Comment by graypegg

8 days ago

I think they could've worked a little harder to at least find a noun you could futz with so it has some commonality between european languages. "Office" is probably well known, but it doesn't "feel" very european to use a noun that's different from most other EU languages translation. Could be "Productiv" or something. It feels like the federal government here in Canada has a team of language nerds ready to smash together a clever french-english name with two superimposed meanings when needed. ("O-Train", Ottawa Train, Au Train. "Via Rail". "Service Canada". "ArriveCAN". etc)

You can't tell me there isn't a few turbo-nerds somewhere in the entire continent of europe that will find the intersection of 6-7 languages to name an EU groupware suite.

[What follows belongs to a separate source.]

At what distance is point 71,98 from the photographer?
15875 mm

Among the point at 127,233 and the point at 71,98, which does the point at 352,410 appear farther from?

Ireland is in EU. English is the primary language there (even though it is not the original language).

Also, English does work as a sort of Lingua Franca across EU countries.

Nothing wrong with it.

  • I know, that's what I meant by "most other EU language translations". But to me at least, this is a brandable name. Why not do something "unifying" across many european languages, not just something that works in a singular one?

    It's more of a plea for creativity rather than pragmatism... but I'm arguing for creativity from a government agency... so I might be a bit off base here haha

    • To be frank, any European language is a minority within the continent as a whole. English at least makes it marketable anywhere.

      If I was the one to suggest a catchy name I would pick something in Latin or Greek.

      Oficium has a nice ring to it.

      Too bad ".um" TLD is tied to USA. ofici.um would be a sick URL/name.